Patty Jenkins’ first feature film, Monster, dramatized the life of serial killer Aileen Wuornos. After dabbling in television comedy, Jenkins marked her return to drama by directing the pilot episode of The Killing. She spoke with AMCtv.com about shooting the wrenching scene when Rosie’s body is found and the unusual problem of not enough rainy days in the Pacific Northwest.
Q: How did you initially get involved with The Killing?
A: I had [the pilot script] sent to me by my agents and was kind of upset by it because I have a son of my own. When I started reading it I thought, like a lot of people, it was going to be like a whodunit, just exploitative of crime. But I was surprised it was going to continue being about one crime and that it was going to really linger inappropriately with people that you usually want to get away from in cases like this. So I got really sucked into it.
Q: Can you elaborate on what you mean by “inappropriately lingering”?

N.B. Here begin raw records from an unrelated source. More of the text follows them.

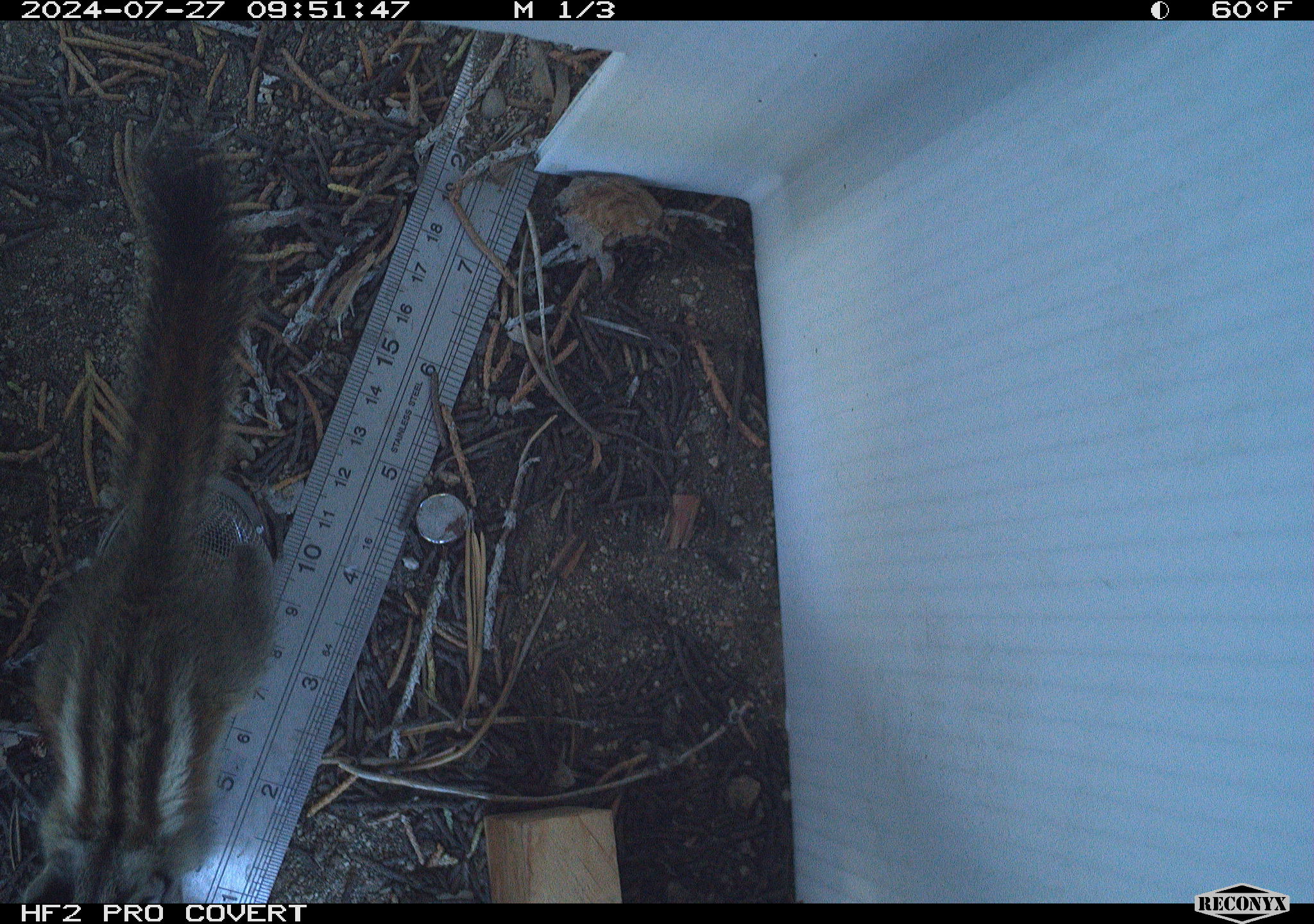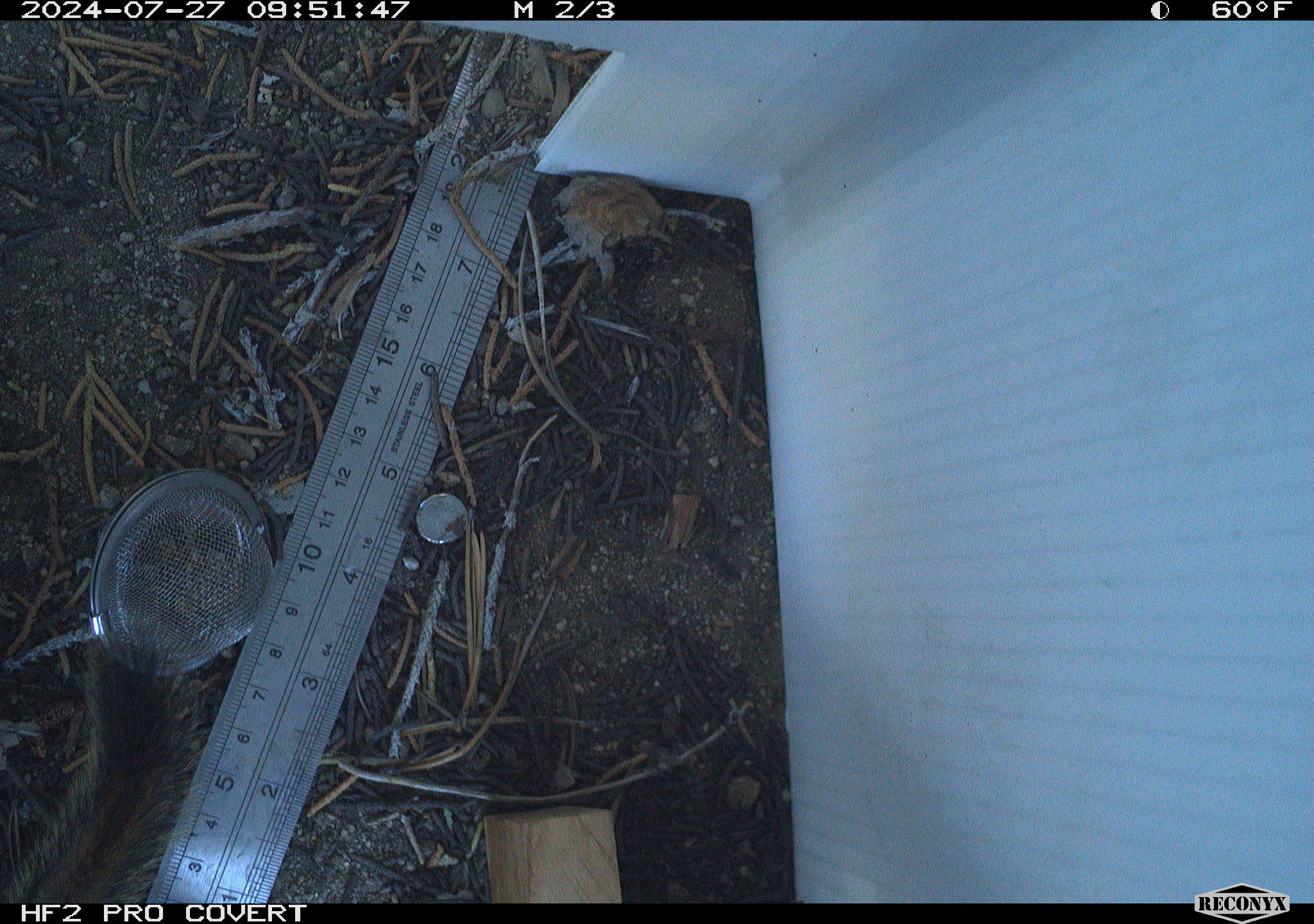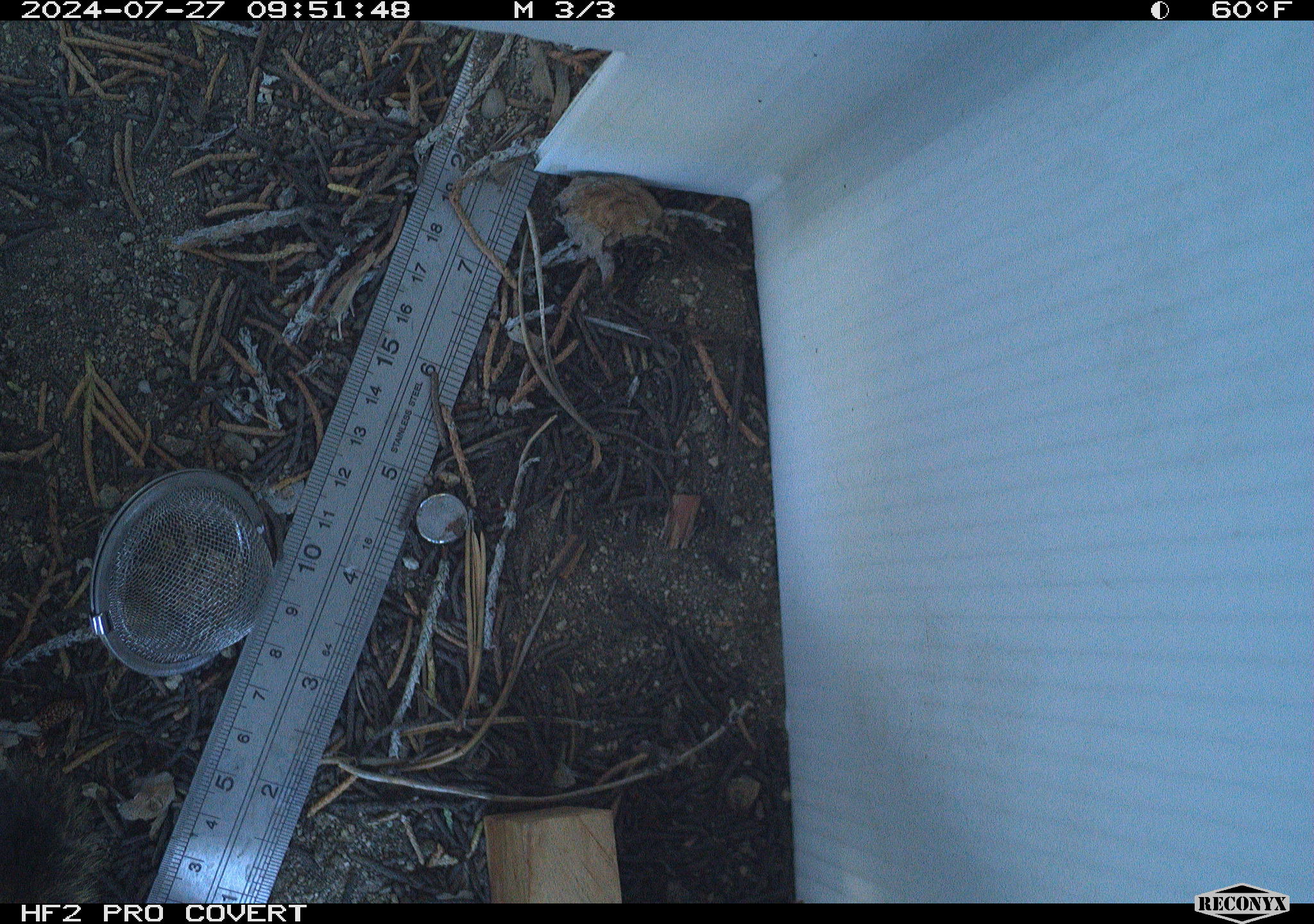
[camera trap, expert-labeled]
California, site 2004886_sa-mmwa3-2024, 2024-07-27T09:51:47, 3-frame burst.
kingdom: Animalia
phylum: Chordata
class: Mammalia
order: Rodentia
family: Sciuridae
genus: Neotamias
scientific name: Neotamias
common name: western chipmunks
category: neotamias species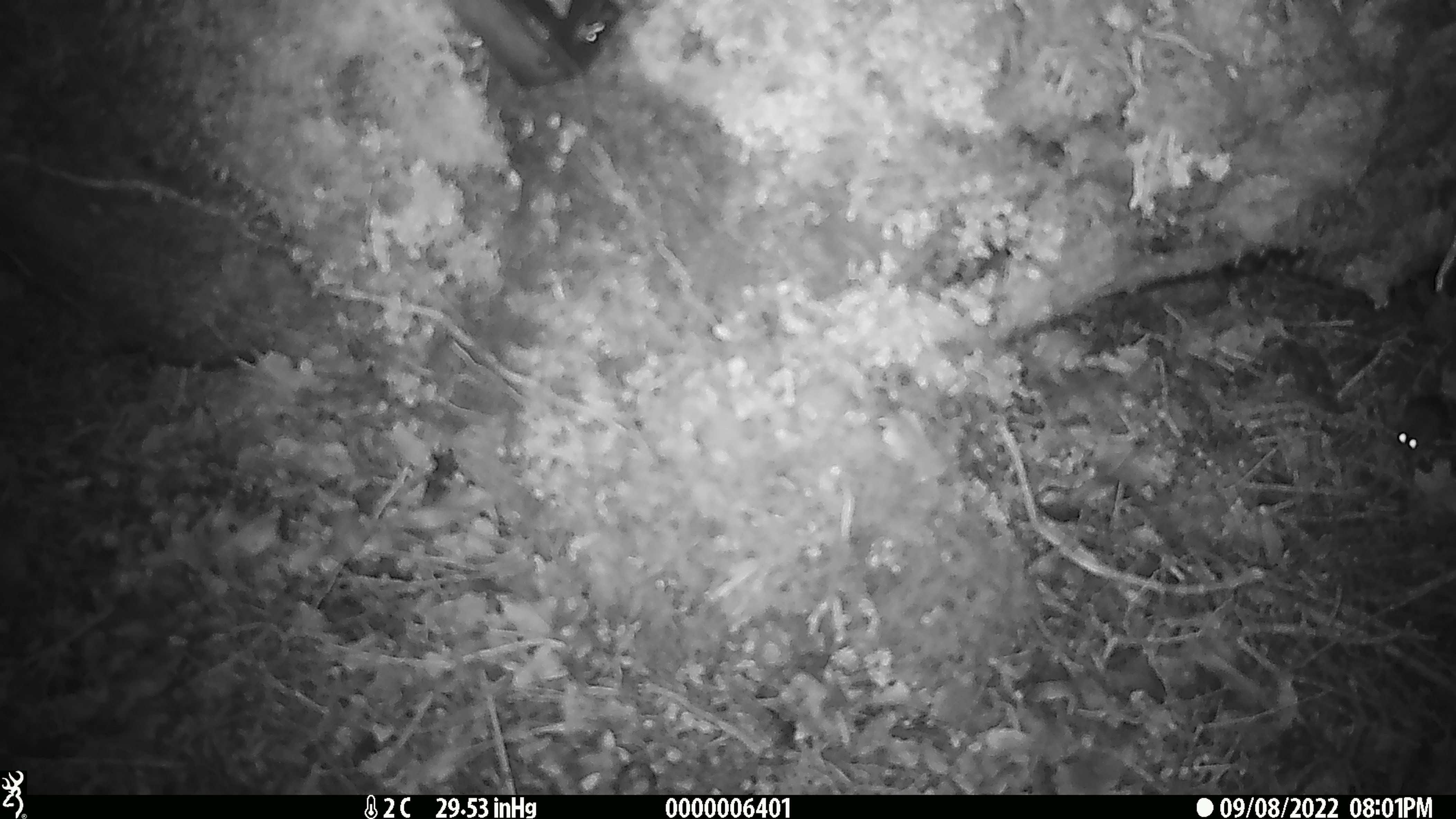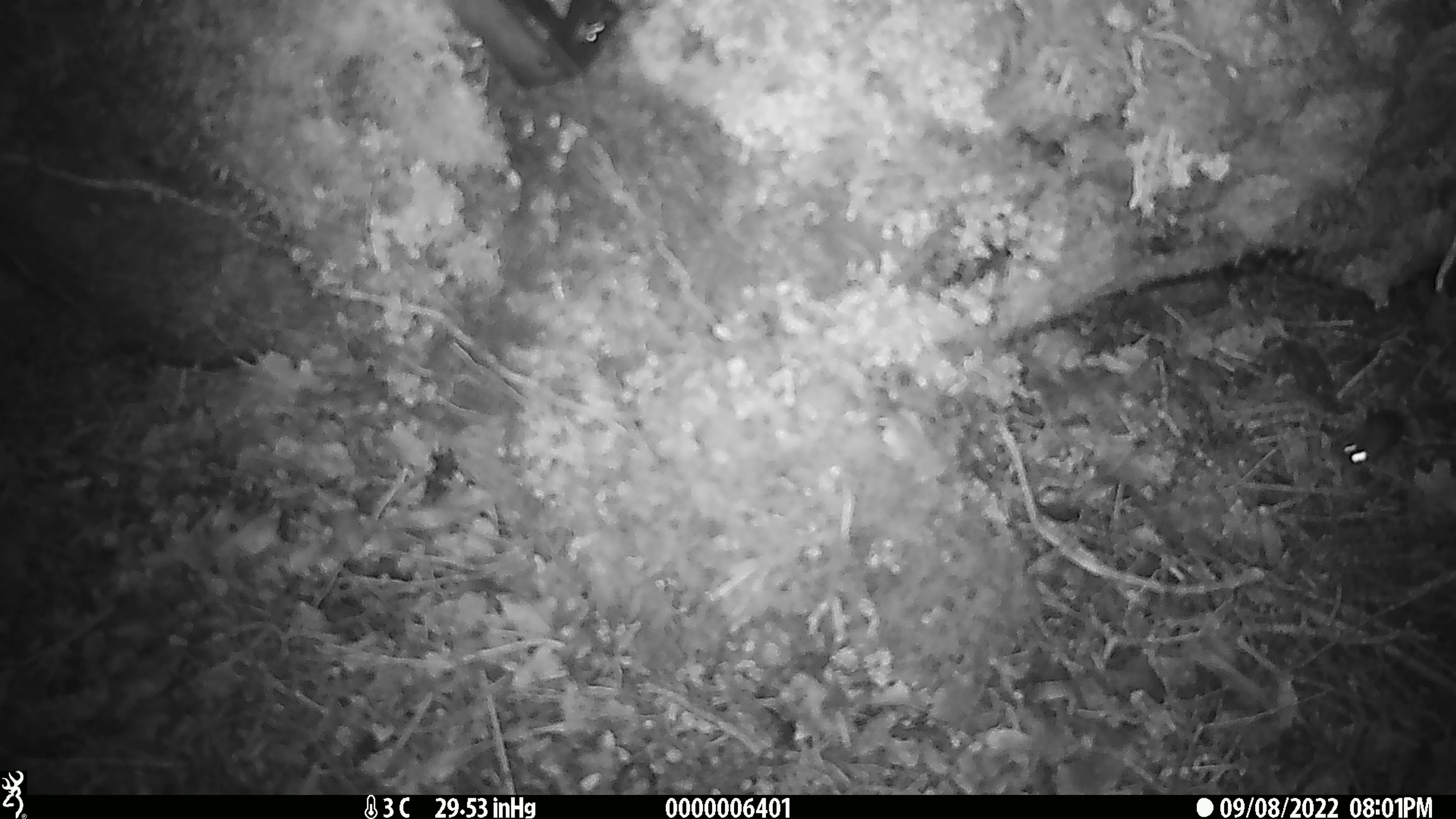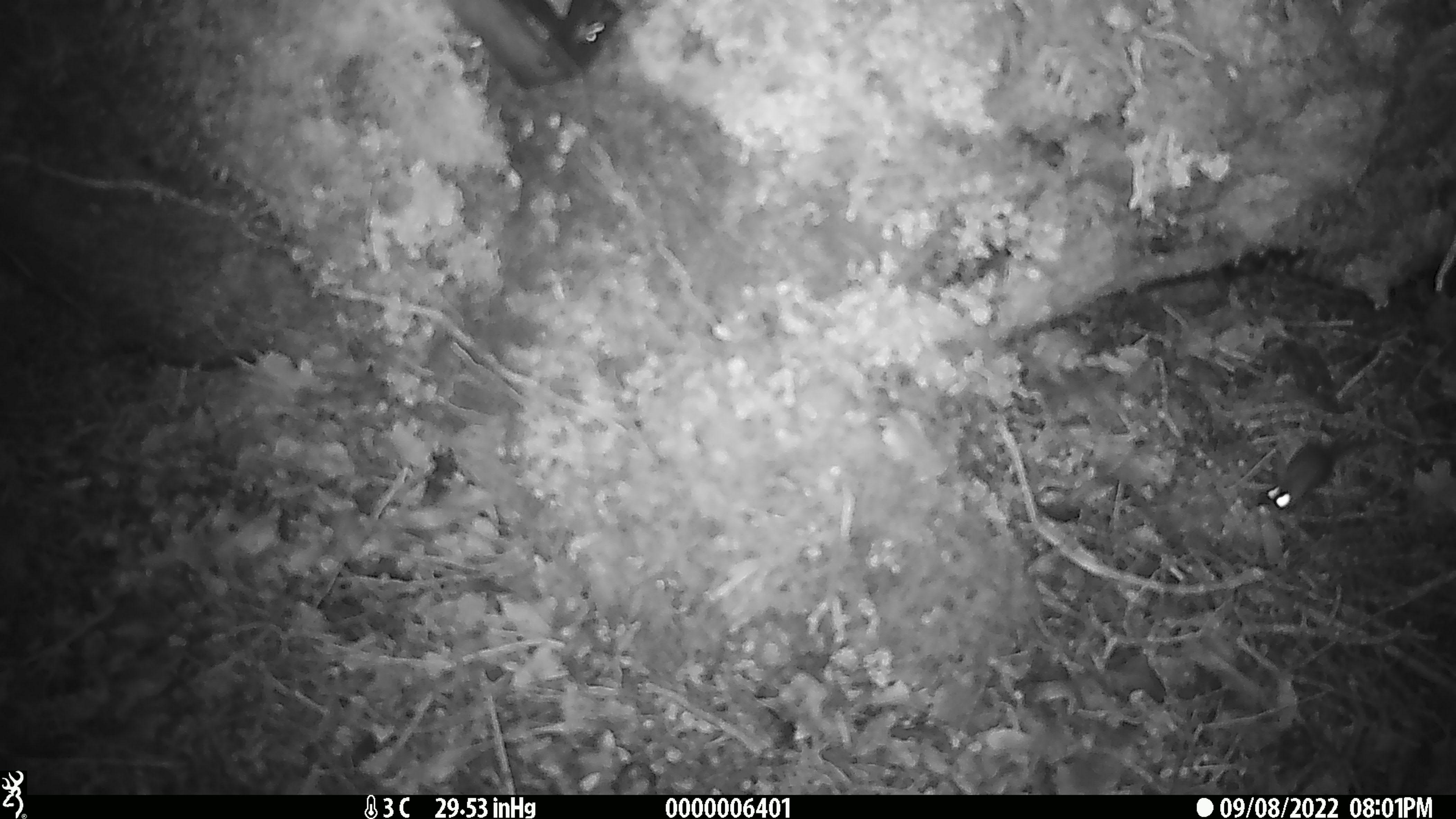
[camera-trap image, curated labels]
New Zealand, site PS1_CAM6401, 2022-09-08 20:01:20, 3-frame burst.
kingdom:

A: So often in crime shows, I’m amazed how you dip into the crime but at the end of the day you’ve solved the crime and everything’s great, you know? So I think the fact that [The Killing] ends with the victim’s family and realizing this crime is a permanent thing — yes, it’s important to figure out who’s doing it, but [it's also important to] look at the wreckage it’s caused in all of these lives.
Q: Did you have a role in casting principal characters, even though they’re around beyond the time that you’re there?
A: I was there for every character, from beginning to end, and I think it was a great experience. I don’t think they always invite pilot directors in for that. I didn’t realize how unusual it was, so I was delighted to have a voice and be involved in the casting.
Q: The pilot episode hits so many emotional notes. What was the most emotional scene for you to direct?
A: Definitely the ending. That’s a really hard place to go to. When I read the pilot called The Killing, I knew that she was not going to be found. But still, every red herring that [hinted] she was going to be found, I found myself wanting her to be found. So at the end, when her body is found and the father’s there and he’s on the phone with the mother, it is a brutal place to go to. Those actors to some extent have to go there, and as a director you kind of have to go there to make that moment exist. So it was really tough.
Q: So many crime shows these days revel in graphic details, but the pilot was relatively restrained. Did you have a conversation with Veena about how much of the corpse you wanted to show, and how you wanted to show it?
A: There were lots of conversations about it. I think the greatest thing was that everyone was really on the same page. I think there were some fears that people would want more graphic detail out of it, but that moment never happened. That [might have been] a dealbreaker for me. I felt like we needed to do the bare minimum to get the point across, not to revel in details. If it had crossed that line I would have been very uncomfortable, and I think everybody would have been very uncomfortable. It’s always about what’s necessary to tell the story you’re telling. This is not a story of sensationalism. This is an emotionally-based story, so that was all we needed and wanted.
Q: Since the show is set in Seattle and the tone of the first episode is grim, did you try to avoid shooting on days that were too sunny?
A: We shot on lots and lots of sunny days. We just dealt with it the best we could. Peter Wunstorf, the Director of Photography, did a terrific job dealing with it. You don’t have the choice. You shoot the days you shoot. It did not rain as much as we wanted it to while we were shooting, so you have to roll with it.
Q: How much of the rain is real, and how much is manufactured?
A: I would say 15% is manufactured. It really rained when the car was coming out of the lake. We didn’t want it to rain that night when the body is found in the trunk.